Luke 20:1-8-While Jesus was teaching in the temple the Jewish leaders demanded to know by what authority He did so. He said that He would tell them if they first told Him by what authority John the Baptist preached. They refused to answer...and so did He (see March 7, Mark 11:27-31).
Luke 20:9-18-Jesus tells a parable about a man who planted a vineyard and then went on a trip (see February 1, Matthew 21:33-46; March 8, Mark 12:1-12). At harvest time he sent a slave to collect some of the produce...but the people who had rented the vineyard beat him and sent him away with nothing. So, he sent another slave and they did the same thing. A third time the same thing happened. Finally, he sent his own son...but they killed him thinking that without an heir to the owner the property would go to them. Jesus said that the landowner would kill the renters and give the vineyard to others. The Jewish leaders agreed with Him that the behavior of the vine-growers was wrong…but were incensed with His assessment that the vineyard (God’s kingdom) would be given to someone other than Jews. In response to their denial of His assessment, Jesus quotes Psalm 118:22 and in essence asks, “If I am wrong, then what does this verse mean?” In this verse, the builders refused to accept the stone that was intended to be the chief stone. The integrity of the rest of the building depended on this stone. If the wrong stone was chosen, then there was a likelihood that the entire building would collapse and anyone within would be killed. Jesus had intended that this parable be applied to Himself...God is the vineyard owner, the vineyard is inclusion in God's kingdom, the renters are Israel, Jesus is the son that was rejected...and the others who will receive the vineyard are the gentiles. He is also the chief cornerstone, the stone that they had rejected. The Messiah was referred to in the Old Testament as the “cornerstone” (cf. Isaiah 28:16). Jesus is telling the Pharisees that they have rejected Him…as the vine-growers had rejected the son of the owner of the vineyard, and as the builders had rejected the cornerstone. To do so would result in their destruction.
Chief corner stone
Verses 17, 18. - And he beheld them, and said, What is this then thai; is written, The stone which the builders rejected, the same is become the head of the corner? Whosoever shall fall upon that stone shall be broken; but on whomsoever it shall fall, it will grind him to powder. In spite of the deprecating expression, the severity of the tone of Jesus increases in his next words, when, looking at them with grave anger (ἐμβλέψας), he proceeds to speak of himself under the figure of the rejected stone. Quoting a well-known psalm (Psalm 118:22), and using the imagery of Isaiah 8:14, 15 and Daniel 2:44, he describes his fortunes under the imago of a corner-stone - that stone which forms the junction between the two most prominent walls of a building, and which is always laid with peculiar care and attention. In Luke 2:34 of our Gospel Simeon refers to the same well-known prophetic saying. The husbandmen who had just been described as vine-dressers are now described as builders, and the murdered son is reproduced under the image of a corner, stone tossed aside as useless. In the first part of the picture, the earthly humiliation of Messiah is portrayed when the stone is laid in the earth. In the second, the stone falling from the top of the building represents the crushing of all earthly opposition by Messiah in his glory. Woe to the builders, then, who had scornfully rejected him.
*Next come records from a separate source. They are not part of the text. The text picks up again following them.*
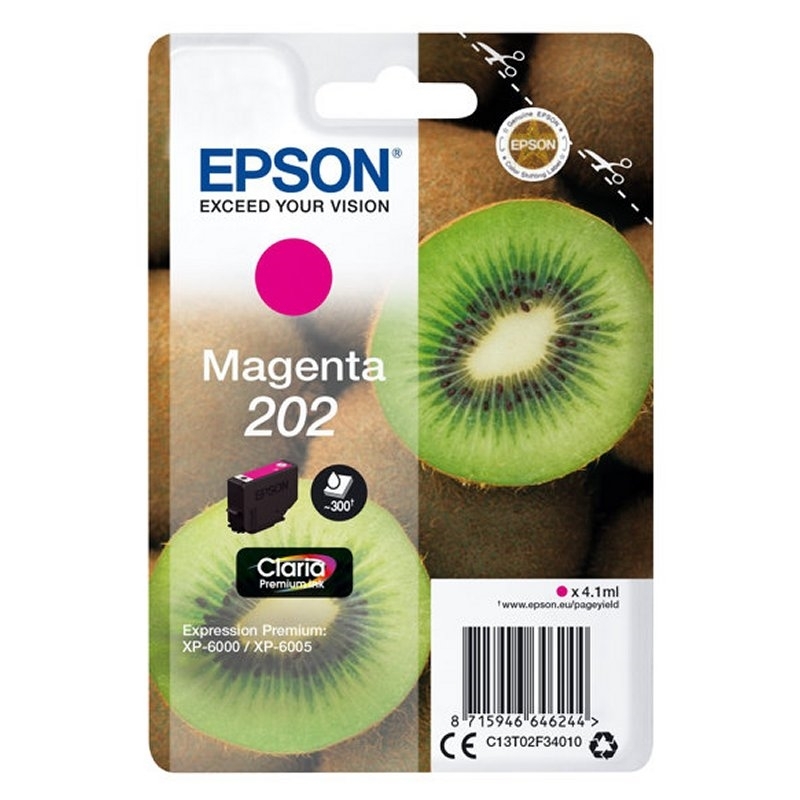 epson-cartucho-202-magenta-0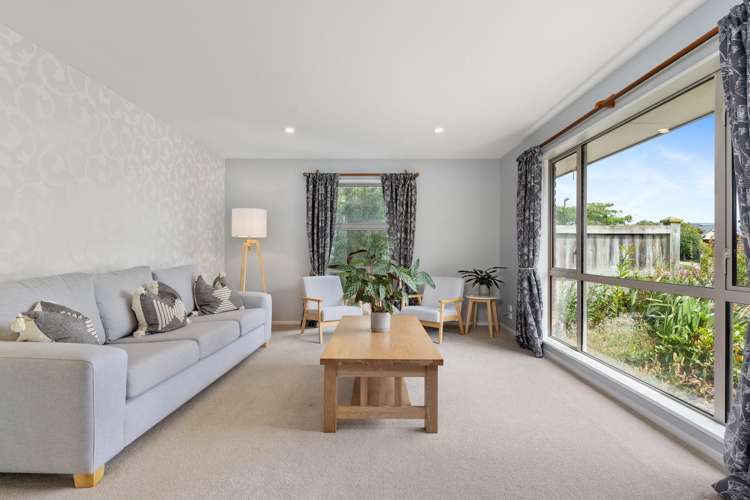 10 Warhol Place Rolleston_11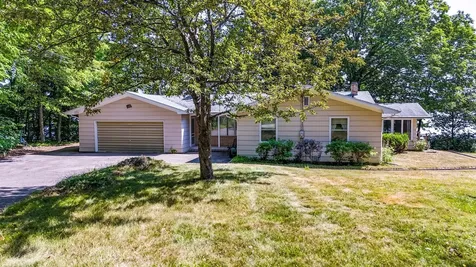 35689 Adams Point Trail Frazee MN 56544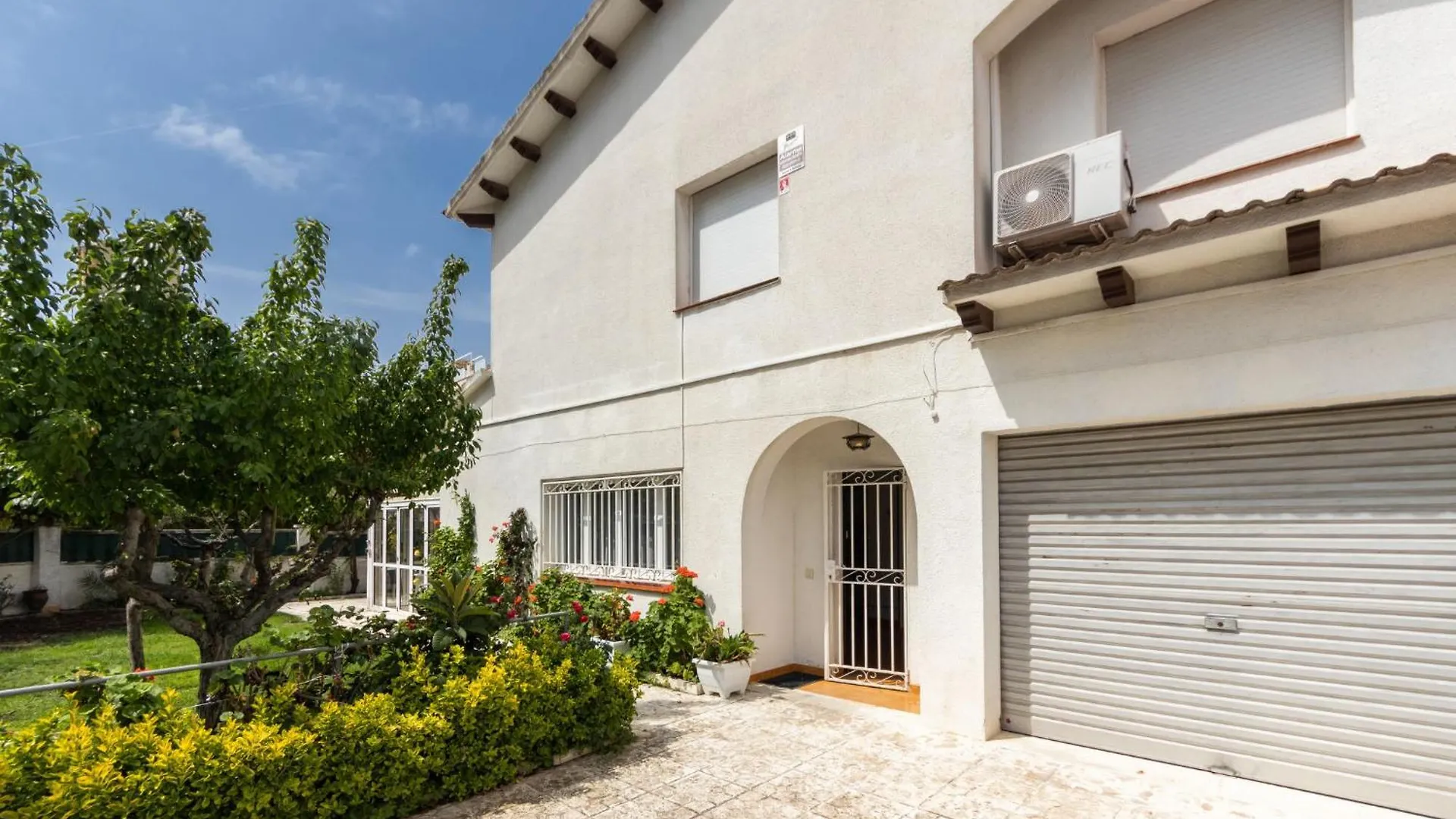 Holiday Home Alicia By Interhome Cambrils 0*,  Espanha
(Pulpit Commentary, http://biblehub.com/commentaries/pulpit/luke/20.htm)
17-19. written—(in Ps 118:22, 23. See on Lu 19:38). The Kingdom of God is here a Temple, in the erection of which a certain stone, rejected as unsuitable by the spiritual builders, is, by the great Lord of the House, made the keystone of the whole. On that Stone the builders were now "falling" and being "broken" (Isa 8:15), "sustaining great spiritual hurt; but soon that Stone should fall upon them and grind them to powder" (Da 2:34, 35; Zec 12:3)—in their corporate capacity in the tremendous destruction of Jerusalem, but personally, as unbelievers, in a more awful sense still.
(Jamieson-Fausset-Brown Bible Commentary, http://biblehub.com/commentaries/pulpit/luke/20.htm)
Luke 20:19-26-The Jewish leaders knew that the parable was about them and became so angry that they were ready to arrest Jesus right there...but they feared the reaction of the people (:19). Instead, they sent imposters, “who pretended to be righteous,” to ask loaded questions in order to find some area in which He was breaking the Law so that they could arrest Him. For instance, they tried to trick Him concerning the paying of taxes to the Roman government. “But He detected their trickery…” (:23).
Prayer: Lord, thank You for extending Your mercy and forgiveness to all people. We are unworthy...it is only by Your grace that anyone will ever be saved. Please help me to always be aware that it is Your favor that has been extended that allows me to know You.